I used to think this, but after guiding some folks into coding I find this
flippant and discouraging.

First, tech is lucky in that you can learn essentially for free, with the not-
to-be-forgotten requirements of a computer and an internet connection. Other
professions - say, carpentry - have costlier barriers to entry, even for that
week.

Second, what are the baseline requirements to get there? Tech is in the
opposite position here: depending on what you turn up in that hypothetical
Google search, you might find things for different OSes, for different kinds
of work. Ops is not Database is not Data Science is not backend service code
is not front end web coding is not desktop application development (and mobile
is in a place of it's own). It's VERY VERY easy for someone to get a very
wrong impression. Someone "not good at math" but with a logical thought
process can kick ass in coding in the right area, but they can get the wrong
tutorials for what they want with no clue that's happening. Most tutorials
(for good reason) don't try to overload you so they make a lot of
assumptions...but those assumptions are wrong for a lot of people.
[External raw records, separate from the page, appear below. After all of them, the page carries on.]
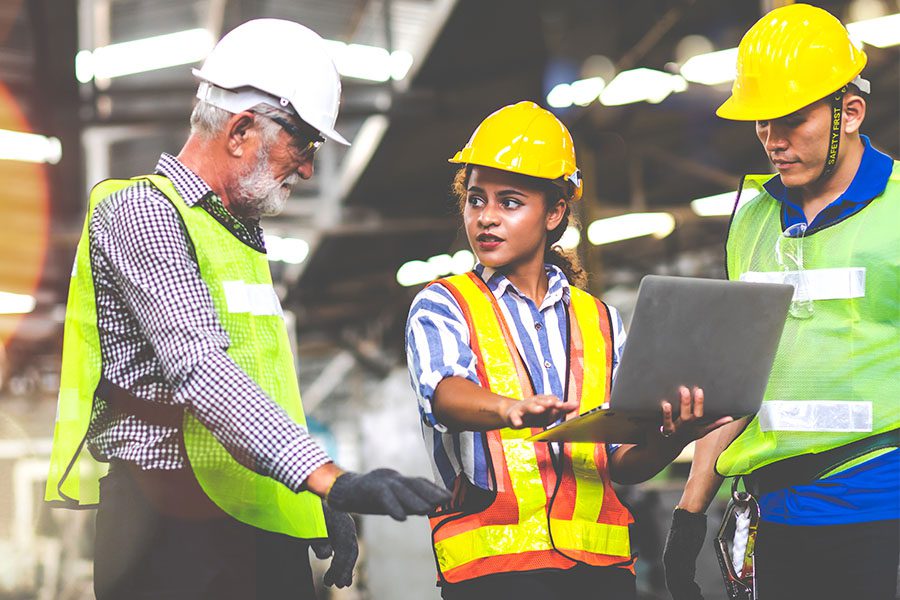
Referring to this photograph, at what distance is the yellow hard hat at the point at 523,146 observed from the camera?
2.90 meters

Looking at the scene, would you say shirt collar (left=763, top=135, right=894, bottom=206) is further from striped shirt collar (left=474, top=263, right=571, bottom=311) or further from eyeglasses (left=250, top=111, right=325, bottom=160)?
eyeglasses (left=250, top=111, right=325, bottom=160)

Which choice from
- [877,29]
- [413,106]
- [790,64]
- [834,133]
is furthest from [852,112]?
[413,106]

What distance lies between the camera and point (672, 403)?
256 cm

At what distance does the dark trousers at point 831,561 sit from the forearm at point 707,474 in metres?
0.21

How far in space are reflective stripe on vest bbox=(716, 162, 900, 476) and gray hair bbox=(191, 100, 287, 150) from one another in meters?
1.41

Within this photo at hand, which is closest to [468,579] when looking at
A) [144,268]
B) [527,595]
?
[527,595]

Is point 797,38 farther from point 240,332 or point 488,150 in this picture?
point 240,332

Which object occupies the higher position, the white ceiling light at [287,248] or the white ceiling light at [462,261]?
the white ceiling light at [287,248]

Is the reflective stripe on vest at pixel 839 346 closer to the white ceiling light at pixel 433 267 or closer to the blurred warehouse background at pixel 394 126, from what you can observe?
the blurred warehouse background at pixel 394 126

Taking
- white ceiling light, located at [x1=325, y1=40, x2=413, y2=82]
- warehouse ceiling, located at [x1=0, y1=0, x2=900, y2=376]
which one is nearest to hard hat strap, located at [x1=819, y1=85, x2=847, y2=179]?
warehouse ceiling, located at [x1=0, y1=0, x2=900, y2=376]

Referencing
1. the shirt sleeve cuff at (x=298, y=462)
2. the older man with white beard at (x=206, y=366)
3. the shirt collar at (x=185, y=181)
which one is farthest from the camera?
the shirt collar at (x=185, y=181)

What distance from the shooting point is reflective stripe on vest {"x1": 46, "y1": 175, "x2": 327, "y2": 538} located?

Third, the assumption of "a week" is very hard for most people. They have
family considerations, whatever job(s) they currently hold (and the energy it
sucks out of them, which for people wanting a career change is often higher
than otherwise). Do you expect an hour a day for that week? 3? 8? Make this
clear before telling people that if they can't handle the week they shouldn't
try this.

I applaud what the author is TRYING to do, but this approach is most likely to
end up discouraging rather than inspiring most people in my experience.

In the past when I told people they could just learn the basics of programming
online, I was basing it off of me trying to do so with all of my knowledge and
experience that I already have (which, not coincidentally, also includes a lot
of info on how to find good ways to learn online). Expecting others to do so
without accidentally steering themselves into frustration is optimistic at
best.

This doesn't mean they CAN'T - it just means a little guidance helps a LOT.
While I only really know coding and tabletopRPGs, I assume the same points
apply to other professions: A guide - not asking them to teach you, but to
help you define what you're asking and avoid pitfalls ("Don't pay $200 for a
udemy course, wait for their very regular $10 sales") can help you make the
most of any go-get-um attitude and dedication.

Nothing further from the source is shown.